Record set:
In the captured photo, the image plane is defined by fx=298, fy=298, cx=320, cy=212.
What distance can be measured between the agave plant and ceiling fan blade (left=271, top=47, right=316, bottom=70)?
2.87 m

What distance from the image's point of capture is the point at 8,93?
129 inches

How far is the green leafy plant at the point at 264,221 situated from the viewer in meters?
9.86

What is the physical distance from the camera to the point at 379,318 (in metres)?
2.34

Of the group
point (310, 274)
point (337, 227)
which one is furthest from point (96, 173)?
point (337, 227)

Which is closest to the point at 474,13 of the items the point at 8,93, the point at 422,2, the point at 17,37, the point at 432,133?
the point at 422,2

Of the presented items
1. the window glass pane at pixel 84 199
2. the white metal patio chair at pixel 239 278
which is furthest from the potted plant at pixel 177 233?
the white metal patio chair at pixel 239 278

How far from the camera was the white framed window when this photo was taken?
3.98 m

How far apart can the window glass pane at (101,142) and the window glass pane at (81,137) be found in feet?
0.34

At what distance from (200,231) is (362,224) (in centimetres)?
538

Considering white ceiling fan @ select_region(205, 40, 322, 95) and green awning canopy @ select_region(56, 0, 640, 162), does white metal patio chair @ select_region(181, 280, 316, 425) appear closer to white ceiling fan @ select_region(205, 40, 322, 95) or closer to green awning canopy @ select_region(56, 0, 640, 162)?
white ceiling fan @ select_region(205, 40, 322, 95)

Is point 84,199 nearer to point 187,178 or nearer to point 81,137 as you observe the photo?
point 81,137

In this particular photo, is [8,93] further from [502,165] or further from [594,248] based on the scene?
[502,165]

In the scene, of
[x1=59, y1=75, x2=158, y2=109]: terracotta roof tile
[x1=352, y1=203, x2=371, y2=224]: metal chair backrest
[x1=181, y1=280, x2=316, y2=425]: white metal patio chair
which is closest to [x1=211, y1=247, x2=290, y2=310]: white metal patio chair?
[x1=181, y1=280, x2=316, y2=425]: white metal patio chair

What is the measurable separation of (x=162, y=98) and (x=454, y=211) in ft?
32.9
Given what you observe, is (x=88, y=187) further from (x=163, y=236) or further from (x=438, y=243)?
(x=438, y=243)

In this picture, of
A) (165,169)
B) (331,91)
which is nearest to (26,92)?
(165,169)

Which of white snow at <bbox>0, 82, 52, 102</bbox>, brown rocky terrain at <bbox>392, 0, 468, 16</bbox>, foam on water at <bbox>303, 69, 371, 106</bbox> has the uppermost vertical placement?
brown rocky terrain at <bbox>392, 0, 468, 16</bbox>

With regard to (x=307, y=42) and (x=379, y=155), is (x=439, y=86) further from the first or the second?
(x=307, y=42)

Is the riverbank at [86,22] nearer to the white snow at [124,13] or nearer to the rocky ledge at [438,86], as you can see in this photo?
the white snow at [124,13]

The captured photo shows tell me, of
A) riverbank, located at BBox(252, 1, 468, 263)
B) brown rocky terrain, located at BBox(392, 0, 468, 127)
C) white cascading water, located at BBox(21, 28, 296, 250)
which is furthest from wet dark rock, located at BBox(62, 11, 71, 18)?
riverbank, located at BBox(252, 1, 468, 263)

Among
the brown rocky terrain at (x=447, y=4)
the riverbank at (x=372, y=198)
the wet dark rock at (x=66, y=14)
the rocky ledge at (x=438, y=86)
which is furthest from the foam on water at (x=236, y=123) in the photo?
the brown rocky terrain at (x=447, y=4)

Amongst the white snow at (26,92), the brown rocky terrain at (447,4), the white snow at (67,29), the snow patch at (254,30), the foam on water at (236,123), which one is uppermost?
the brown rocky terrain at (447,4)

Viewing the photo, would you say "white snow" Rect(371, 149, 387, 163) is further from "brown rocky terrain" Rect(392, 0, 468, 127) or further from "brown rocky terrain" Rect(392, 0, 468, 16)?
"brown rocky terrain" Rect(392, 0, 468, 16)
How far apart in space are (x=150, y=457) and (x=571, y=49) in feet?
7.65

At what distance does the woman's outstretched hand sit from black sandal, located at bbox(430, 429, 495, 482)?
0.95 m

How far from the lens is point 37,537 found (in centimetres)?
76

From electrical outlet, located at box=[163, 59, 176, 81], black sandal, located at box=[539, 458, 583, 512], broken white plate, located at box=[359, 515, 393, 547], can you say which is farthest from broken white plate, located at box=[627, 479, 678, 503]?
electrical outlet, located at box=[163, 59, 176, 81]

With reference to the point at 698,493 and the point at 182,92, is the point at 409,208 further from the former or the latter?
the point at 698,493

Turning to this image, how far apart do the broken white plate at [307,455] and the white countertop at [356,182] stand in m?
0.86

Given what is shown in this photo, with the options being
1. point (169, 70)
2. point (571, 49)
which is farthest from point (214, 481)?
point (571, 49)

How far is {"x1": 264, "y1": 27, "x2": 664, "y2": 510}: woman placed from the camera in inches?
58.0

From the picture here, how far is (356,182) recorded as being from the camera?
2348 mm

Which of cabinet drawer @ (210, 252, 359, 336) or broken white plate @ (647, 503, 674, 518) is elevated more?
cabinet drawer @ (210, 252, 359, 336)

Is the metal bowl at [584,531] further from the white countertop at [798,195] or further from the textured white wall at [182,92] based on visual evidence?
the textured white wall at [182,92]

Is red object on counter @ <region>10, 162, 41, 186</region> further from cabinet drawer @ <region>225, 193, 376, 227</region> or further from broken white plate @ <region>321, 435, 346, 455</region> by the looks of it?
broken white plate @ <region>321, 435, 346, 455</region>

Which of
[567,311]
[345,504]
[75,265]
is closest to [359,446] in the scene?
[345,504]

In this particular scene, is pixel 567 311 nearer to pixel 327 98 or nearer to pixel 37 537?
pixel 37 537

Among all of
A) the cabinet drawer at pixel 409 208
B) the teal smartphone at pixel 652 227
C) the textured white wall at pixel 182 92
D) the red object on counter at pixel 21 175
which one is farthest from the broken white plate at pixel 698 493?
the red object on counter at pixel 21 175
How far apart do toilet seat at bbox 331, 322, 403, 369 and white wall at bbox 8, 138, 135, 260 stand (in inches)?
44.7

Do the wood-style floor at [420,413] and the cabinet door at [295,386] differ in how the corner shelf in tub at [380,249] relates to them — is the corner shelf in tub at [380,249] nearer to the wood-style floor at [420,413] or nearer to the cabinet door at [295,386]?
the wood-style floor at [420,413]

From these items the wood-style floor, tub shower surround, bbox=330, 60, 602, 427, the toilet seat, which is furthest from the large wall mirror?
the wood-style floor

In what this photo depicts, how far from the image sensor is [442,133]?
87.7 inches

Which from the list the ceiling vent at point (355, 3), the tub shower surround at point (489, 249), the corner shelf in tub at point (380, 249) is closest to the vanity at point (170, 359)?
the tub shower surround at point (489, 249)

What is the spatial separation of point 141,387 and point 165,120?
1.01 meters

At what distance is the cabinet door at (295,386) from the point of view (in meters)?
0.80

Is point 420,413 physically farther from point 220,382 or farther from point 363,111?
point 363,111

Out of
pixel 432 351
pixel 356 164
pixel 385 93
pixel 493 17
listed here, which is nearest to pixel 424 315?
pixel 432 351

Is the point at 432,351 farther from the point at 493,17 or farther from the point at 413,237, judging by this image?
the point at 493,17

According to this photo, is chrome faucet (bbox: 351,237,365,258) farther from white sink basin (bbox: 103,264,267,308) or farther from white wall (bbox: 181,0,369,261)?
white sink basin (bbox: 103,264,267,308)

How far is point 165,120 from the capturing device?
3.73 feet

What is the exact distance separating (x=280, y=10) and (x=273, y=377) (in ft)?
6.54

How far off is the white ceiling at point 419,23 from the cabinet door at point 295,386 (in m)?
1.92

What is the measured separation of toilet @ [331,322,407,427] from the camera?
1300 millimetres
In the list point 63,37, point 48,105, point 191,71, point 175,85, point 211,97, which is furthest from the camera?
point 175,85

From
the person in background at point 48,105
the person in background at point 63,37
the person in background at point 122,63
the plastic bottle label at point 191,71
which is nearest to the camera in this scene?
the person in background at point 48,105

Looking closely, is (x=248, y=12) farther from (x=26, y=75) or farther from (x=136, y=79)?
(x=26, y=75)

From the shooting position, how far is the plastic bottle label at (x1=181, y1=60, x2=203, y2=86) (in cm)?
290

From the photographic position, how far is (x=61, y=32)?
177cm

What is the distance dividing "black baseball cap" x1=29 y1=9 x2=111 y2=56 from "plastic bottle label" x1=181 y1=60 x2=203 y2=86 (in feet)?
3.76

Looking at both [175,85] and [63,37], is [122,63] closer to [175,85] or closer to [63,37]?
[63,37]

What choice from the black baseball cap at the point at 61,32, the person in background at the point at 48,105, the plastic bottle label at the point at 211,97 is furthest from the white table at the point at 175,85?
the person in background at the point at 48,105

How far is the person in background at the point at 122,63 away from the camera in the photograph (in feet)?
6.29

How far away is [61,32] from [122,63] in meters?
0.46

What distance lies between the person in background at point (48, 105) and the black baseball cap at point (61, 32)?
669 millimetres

Exercise brief:
Take the line in which "Looking closely, is" occurs and each subsequent line through the end; give these lines again without alteration.

Solution to the exercise:
Looking closely, is (x=248, y=12) farther from (x=26, y=75) or farther from (x=136, y=79)?
(x=26, y=75)

From the shooting position, how far is the plastic bottle label at (x1=181, y1=60, x2=203, y2=86) (in cm)?
290

From the photographic position, how far is (x=61, y=32)?
177cm

What is the distance dividing "black baseball cap" x1=29 y1=9 x2=111 y2=56 from "plastic bottle label" x1=181 y1=60 x2=203 y2=86 (in feet)?
3.76

Looking at both [175,85] and [63,37], is [122,63] closer to [175,85] or closer to [63,37]?
[63,37]

What choice from the black baseball cap at the point at 61,32, the person in background at the point at 48,105, the plastic bottle label at the point at 211,97 is furthest from the white table at the point at 175,85?
the person in background at the point at 48,105

How far is the person in background at the point at 122,63 away from the camera in the photograph (in feet)?
6.29

How far away is [61,32] from [122,63] in meters?
0.46

What distance lies between the person in background at point (48, 105) and the black baseball cap at point (61, 32)?
669 millimetres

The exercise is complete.